* **Your goal**: Send back the entries below exactly as they appear.

====== Supplied entries

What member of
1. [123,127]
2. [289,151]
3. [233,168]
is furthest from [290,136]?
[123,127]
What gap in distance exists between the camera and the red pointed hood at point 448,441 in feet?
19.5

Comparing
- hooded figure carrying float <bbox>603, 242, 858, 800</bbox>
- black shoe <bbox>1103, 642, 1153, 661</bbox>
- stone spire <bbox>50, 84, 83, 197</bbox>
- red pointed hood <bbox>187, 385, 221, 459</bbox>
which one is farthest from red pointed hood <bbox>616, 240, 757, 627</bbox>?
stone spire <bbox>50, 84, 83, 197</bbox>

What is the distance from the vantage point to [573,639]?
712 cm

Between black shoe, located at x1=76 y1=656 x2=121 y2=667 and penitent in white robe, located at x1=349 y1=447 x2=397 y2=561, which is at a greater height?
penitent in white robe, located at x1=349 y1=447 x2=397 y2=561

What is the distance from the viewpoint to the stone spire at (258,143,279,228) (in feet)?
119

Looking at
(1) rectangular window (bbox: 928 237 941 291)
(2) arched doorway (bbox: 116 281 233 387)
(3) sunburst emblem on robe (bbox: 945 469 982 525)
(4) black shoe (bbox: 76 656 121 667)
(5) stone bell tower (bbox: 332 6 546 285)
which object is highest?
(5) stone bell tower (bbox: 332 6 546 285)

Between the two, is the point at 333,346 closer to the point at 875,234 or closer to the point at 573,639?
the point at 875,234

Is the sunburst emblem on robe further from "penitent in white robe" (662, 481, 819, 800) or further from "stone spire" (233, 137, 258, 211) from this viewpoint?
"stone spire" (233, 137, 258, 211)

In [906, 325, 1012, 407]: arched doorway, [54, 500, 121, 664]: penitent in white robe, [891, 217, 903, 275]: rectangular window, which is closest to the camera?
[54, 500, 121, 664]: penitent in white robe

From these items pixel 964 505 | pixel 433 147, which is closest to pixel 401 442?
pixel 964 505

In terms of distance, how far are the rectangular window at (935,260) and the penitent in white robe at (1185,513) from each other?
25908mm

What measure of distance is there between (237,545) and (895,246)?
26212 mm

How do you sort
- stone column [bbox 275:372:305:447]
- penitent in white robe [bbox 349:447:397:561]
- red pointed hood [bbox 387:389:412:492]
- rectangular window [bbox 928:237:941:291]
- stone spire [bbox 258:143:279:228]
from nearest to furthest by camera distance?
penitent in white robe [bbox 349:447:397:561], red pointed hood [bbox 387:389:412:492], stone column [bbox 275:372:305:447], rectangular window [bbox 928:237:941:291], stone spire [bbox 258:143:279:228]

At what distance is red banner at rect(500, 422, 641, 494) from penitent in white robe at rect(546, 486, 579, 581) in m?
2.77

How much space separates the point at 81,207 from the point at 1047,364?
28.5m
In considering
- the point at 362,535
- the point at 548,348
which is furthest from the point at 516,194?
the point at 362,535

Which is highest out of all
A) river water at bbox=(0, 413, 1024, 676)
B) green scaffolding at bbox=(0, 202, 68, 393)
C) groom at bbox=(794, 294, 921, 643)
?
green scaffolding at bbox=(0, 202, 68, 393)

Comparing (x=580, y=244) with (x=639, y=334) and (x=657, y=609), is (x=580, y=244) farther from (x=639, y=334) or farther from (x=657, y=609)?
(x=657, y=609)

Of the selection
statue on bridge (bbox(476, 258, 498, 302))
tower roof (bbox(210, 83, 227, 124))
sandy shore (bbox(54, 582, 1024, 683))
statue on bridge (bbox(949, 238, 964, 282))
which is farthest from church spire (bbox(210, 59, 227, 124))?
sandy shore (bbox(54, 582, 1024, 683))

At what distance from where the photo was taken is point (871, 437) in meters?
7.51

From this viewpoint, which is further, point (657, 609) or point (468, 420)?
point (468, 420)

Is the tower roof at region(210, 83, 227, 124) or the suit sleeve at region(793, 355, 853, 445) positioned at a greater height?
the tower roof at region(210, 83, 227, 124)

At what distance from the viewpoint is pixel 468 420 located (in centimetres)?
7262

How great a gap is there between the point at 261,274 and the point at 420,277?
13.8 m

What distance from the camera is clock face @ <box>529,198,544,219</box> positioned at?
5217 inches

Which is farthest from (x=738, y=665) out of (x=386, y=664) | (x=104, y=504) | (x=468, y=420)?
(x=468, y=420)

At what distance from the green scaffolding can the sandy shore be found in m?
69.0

============

* **Solution to this problem**:
What member of
1. [123,127]
2. [289,151]
3. [233,168]
is furthest from [290,136]?
[123,127]
What gap in distance exists between the camera and the red pointed hood at point 448,441 in feet?
19.5

Comparing
- hooded figure carrying float <bbox>603, 242, 858, 800</bbox>
- black shoe <bbox>1103, 642, 1153, 661</bbox>
- stone spire <bbox>50, 84, 83, 197</bbox>
- red pointed hood <bbox>187, 385, 221, 459</bbox>
which one is farthest from red pointed hood <bbox>616, 240, 757, 627</bbox>?
stone spire <bbox>50, 84, 83, 197</bbox>

What is the distance from the vantage point to [573,639]?
712 cm

Between black shoe, located at x1=76 y1=656 x2=121 y2=667 and penitent in white robe, located at x1=349 y1=447 x2=397 y2=561, which is at a greater height?
penitent in white robe, located at x1=349 y1=447 x2=397 y2=561

What is the distance from the viewpoint to the stone spire at (258,143,279,228) (in feet)?
119

Looking at
(1) rectangular window (bbox: 928 237 941 291)
(2) arched doorway (bbox: 116 281 233 387)
(3) sunburst emblem on robe (bbox: 945 469 982 525)
(4) black shoe (bbox: 76 656 121 667)
(5) stone bell tower (bbox: 332 6 546 285)
which object is highest?
(5) stone bell tower (bbox: 332 6 546 285)

Between the two, is the point at 333,346 closer to the point at 875,234 or closer to the point at 573,639?
the point at 875,234

Is the sunburst emblem on robe further from "penitent in white robe" (662, 481, 819, 800) or further from "stone spire" (233, 137, 258, 211) from this viewpoint?
"stone spire" (233, 137, 258, 211)

In [906, 325, 1012, 407]: arched doorway, [54, 500, 121, 664]: penitent in white robe, [891, 217, 903, 275]: rectangular window, which is closest to the camera?
[54, 500, 121, 664]: penitent in white robe

From these items pixel 964 505 | pixel 433 147, which is closest to pixel 401 442?
pixel 964 505

In terms of distance, how far are the rectangular window at (935,260) and the penitent in white robe at (1185,513) from each other?
25908mm

What measure of distance is there between (237,545) and (895,246)?
26212 mm

How do you sort
- stone column [bbox 275:372:305:447]
- penitent in white robe [bbox 349:447:397:561]
- red pointed hood [bbox 387:389:412:492]
- rectangular window [bbox 928:237:941:291]
- stone spire [bbox 258:143:279:228]
from nearest to furthest by camera distance?
penitent in white robe [bbox 349:447:397:561], red pointed hood [bbox 387:389:412:492], stone column [bbox 275:372:305:447], rectangular window [bbox 928:237:941:291], stone spire [bbox 258:143:279:228]

At what distance is red banner at rect(500, 422, 641, 494) from penitent in white robe at rect(546, 486, 579, 581) in m?
2.77

How much space separates the point at 81,207 from the point at 1047,364?
28.5m
In considering
- the point at 362,535
- the point at 548,348
which is furthest from the point at 516,194?
the point at 362,535

Which is highest out of all
A) river water at bbox=(0, 413, 1024, 676)
B) green scaffolding at bbox=(0, 202, 68, 393)
C) groom at bbox=(794, 294, 921, 643)
?
green scaffolding at bbox=(0, 202, 68, 393)

Comparing (x=580, y=244) with (x=639, y=334) and (x=657, y=609), is (x=580, y=244) farther from (x=639, y=334) or farther from (x=657, y=609)?
(x=657, y=609)

Of the selection
statue on bridge (bbox(476, 258, 498, 302))
tower roof (bbox(210, 83, 227, 124))
sandy shore (bbox(54, 582, 1024, 683))
statue on bridge (bbox(949, 238, 964, 282))
which is farthest from church spire (bbox(210, 59, 227, 124))?
sandy shore (bbox(54, 582, 1024, 683))

At what distance from where the photo was taken is point (871, 437) in meters?
7.51

From this viewpoint, which is further, point (657, 609) or point (468, 420)?
point (468, 420)

Is the tower roof at region(210, 83, 227, 124) or the suit sleeve at region(793, 355, 853, 445) positioned at a greater height?
the tower roof at region(210, 83, 227, 124)

At what distance from the viewpoint is pixel 468 420 located (in centimetres)?
7262

How great a gap is there between the point at 261,274 and the point at 420,277?
13.8 m

What distance from the camera is clock face @ <box>529,198,544,219</box> positioned at?
5217 inches

Which is farthest from (x=738, y=665) out of (x=386, y=664) | (x=104, y=504) | (x=468, y=420)?
(x=468, y=420)

At what distance from the green scaffolding can the sandy shore be found in m?
69.0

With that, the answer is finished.